● **Exercise**: Add -78 to every distance in the answers, then write out all the records again, requests included, starting with the line that contains "How far from" and going on through the end of the records. Leave the pictures out.

[start]

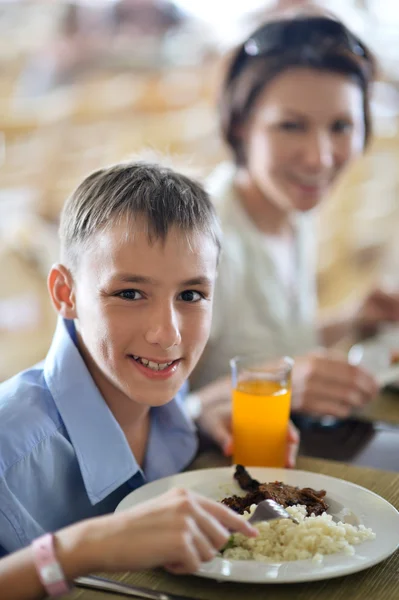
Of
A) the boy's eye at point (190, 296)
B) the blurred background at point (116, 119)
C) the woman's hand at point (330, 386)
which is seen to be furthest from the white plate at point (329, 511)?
the blurred background at point (116, 119)

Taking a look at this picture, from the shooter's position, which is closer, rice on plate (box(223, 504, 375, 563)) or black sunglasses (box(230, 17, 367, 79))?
rice on plate (box(223, 504, 375, 563))

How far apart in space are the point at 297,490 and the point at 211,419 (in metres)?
0.36

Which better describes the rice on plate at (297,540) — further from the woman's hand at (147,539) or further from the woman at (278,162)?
the woman at (278,162)

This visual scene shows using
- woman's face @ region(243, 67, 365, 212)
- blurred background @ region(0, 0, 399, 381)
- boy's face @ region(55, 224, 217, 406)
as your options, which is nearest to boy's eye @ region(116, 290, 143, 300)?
boy's face @ region(55, 224, 217, 406)

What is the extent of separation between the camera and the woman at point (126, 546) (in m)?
0.78

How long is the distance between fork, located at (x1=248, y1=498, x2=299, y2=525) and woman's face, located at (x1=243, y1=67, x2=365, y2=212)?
43.2 inches

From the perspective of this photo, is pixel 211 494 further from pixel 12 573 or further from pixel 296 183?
pixel 296 183

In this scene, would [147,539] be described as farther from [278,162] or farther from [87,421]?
[278,162]

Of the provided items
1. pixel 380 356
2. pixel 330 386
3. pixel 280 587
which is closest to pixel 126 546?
pixel 280 587

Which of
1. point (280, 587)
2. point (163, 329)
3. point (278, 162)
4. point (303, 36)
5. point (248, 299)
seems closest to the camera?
point (280, 587)

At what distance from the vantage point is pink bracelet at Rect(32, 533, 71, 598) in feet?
2.60

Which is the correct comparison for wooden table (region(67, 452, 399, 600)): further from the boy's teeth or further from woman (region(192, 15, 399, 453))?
woman (region(192, 15, 399, 453))

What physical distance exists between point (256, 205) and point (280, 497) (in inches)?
47.1

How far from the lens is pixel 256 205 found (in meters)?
2.12
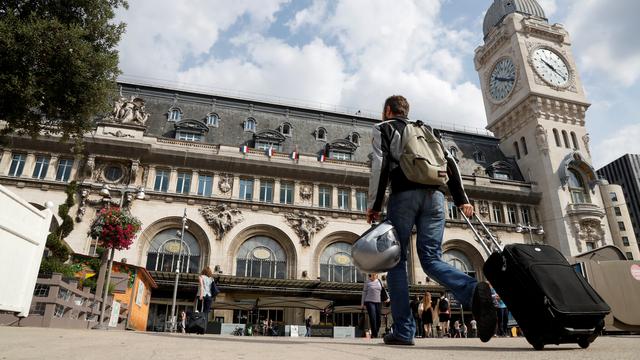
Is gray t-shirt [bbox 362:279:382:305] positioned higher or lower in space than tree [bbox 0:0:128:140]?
lower

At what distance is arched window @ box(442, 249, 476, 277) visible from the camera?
1220 inches

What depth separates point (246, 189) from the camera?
28750 mm

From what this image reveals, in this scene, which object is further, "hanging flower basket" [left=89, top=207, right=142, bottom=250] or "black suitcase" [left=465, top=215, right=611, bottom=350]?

[end]

● **Response for this exercise**:
How far from the lens is pixel 256 205 found (in meters)?
-75.88
Is gray t-shirt [bbox 362:279:382:305] positioned higher or lower in space than tree [bbox 0:0:128:140]?
lower

At what distance is arched window @ box(442, 249, 476, 277) visible from the camera?
1142 inches

What depth separates point (246, 189) from the camera?
28672 mm

From what this image reveals, in this scene, which object is further, "hanging flower basket" [left=89, top=207, right=142, bottom=250] or "black suitcase" [left=465, top=215, right=611, bottom=350]?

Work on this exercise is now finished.